• Reading text

[BEGIN]

The National Standard for Incident Recording is used in England and Wales to standardise the collection of information by police force about most types of incident reported to them. The National Standard for Incident Recording is sometimes confused with The National Crime Recording Standard.

National standard for incident recording 

The National Standard for Incident Recording includes a ' National Incident Category List'. The standard requires a police force to record the types of incident included on that list.

The five purposes for the National Standard for Incident Recording are,

(1) To provide uniformity about how the police record an incident.

(2) To ensure the correct response to an incident reported to the police.

(3) To allow a risk assessment about the incident, particularly considering any threats to safety, identifying vulnerable people, and repeat victims.

(4) An opportunity to find any incidents that required recording as a notifiable offence.

(5) To provide management and performance data for use at both a local and national level.

It was mentioned that 80% of calls to the police were about incidents specified on the 'National Incident Category List'.

Compliance 
In 2009, the National Police Improvement agency reported inconsistencies about how police forces collected data about incidents reported to it. In the report it recommended the need rationalise and simplify the systems for collecting incident data.

[END]

• Data records

[BEGIN]

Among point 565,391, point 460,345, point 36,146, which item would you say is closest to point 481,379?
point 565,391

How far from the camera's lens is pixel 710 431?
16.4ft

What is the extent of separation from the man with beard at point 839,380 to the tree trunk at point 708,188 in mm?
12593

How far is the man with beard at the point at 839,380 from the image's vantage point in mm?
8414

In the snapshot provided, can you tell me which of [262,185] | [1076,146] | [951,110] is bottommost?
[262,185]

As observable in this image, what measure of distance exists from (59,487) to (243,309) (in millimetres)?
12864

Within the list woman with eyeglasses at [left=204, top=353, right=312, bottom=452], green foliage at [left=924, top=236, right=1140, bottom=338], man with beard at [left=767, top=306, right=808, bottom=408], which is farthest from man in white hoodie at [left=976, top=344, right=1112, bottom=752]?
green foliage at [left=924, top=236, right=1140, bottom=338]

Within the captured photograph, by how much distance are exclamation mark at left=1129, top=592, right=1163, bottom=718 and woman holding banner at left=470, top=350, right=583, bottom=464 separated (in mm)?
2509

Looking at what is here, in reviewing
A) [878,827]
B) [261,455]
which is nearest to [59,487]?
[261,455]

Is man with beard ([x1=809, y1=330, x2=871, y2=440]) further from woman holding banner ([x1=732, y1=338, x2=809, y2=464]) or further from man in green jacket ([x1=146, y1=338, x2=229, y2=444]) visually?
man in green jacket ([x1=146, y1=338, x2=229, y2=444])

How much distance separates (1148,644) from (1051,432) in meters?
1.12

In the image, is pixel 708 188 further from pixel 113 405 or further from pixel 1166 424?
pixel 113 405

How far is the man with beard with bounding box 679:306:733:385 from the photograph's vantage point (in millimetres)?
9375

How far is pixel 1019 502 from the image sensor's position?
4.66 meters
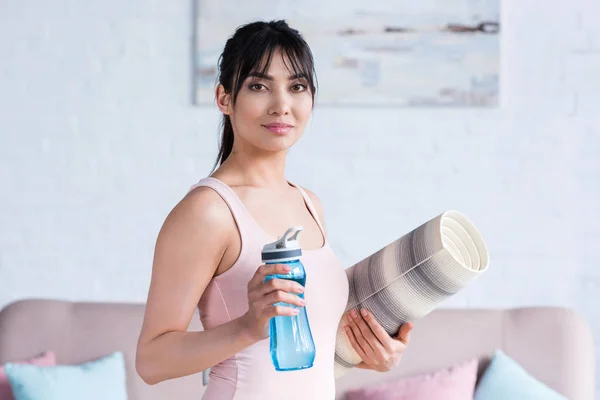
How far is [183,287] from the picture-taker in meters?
1.31

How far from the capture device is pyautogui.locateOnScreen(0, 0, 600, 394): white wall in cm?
308

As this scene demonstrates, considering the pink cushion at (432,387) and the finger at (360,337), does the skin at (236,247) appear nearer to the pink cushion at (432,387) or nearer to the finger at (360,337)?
the finger at (360,337)

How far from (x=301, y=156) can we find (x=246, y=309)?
1782 millimetres

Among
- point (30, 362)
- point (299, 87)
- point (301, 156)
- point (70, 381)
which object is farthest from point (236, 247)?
point (301, 156)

[END]

• List of tasks
A - Translate this sentence from the incident recording text into Spanish: "The standard requires a police force to record the types of incident included on that list."
B - Print the passage of the incident recording text starting at "(1) To provide" and ending at "and repeat victims.".

• Expected results
A - La norma exige que un cuerpo de policía registre los tipos de incidentes incluidos en esa lista.

B -
(1) To provide uniformity about how the police record an incident.

(2) To ensure the correct response to an incident reported to the police.

(3) To allow a risk assessment about the incident, particularly considering any threats to safety, identifying vulnerable people, and repeat victims.